[sheepdog] [PATCH 2/3] bs_sheepdog.c: use multithread for scsi command submission

Hitoshi Mitake mitake.hitoshi at gmail.com
Sun Oct 6 17:27:51 CEST 2013


Current bs_sheepdog.c uses only one thread per logical unit. This
patch let it use nr_iothreads as a number of threads per logical
unit by per thread connection and rwlocking inode object.

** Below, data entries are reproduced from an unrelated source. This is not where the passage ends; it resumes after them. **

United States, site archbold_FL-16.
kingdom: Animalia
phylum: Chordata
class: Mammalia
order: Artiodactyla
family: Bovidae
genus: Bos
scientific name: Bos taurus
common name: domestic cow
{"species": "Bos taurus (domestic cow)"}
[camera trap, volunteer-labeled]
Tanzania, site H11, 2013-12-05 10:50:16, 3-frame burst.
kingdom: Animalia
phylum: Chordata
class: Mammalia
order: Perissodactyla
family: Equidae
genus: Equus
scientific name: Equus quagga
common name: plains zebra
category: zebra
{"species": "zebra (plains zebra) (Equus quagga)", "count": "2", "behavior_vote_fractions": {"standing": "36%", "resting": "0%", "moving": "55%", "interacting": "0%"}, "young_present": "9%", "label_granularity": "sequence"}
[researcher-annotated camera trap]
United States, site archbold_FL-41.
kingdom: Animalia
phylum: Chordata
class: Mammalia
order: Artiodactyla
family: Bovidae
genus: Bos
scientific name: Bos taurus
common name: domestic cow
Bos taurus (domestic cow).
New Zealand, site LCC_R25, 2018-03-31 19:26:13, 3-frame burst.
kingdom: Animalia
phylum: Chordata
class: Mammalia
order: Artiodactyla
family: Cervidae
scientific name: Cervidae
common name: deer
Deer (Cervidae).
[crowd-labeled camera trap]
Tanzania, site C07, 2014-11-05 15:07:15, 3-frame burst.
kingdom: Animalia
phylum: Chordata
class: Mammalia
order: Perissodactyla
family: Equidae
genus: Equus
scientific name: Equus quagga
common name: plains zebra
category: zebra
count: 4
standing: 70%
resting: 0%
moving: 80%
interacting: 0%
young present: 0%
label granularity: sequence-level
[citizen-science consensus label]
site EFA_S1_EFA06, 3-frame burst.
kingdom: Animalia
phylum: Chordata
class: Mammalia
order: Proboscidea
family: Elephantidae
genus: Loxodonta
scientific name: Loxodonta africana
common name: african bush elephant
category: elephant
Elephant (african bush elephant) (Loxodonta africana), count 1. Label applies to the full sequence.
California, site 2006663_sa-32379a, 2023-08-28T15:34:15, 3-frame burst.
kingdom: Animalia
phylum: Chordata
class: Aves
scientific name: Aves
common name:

This change
is effective in the case of reading one logical unit by many clients.

Signed-off-by: Hitoshi Mitake <mitake.hitoshi at lab.ntt.co.jp>
---
 usr/bs_sheepdog.c | 148 +++++++++++++++++++++++++++++++++++++++++++++++++-----
 1 file changed, 136 insertions(+), 12 deletions(-)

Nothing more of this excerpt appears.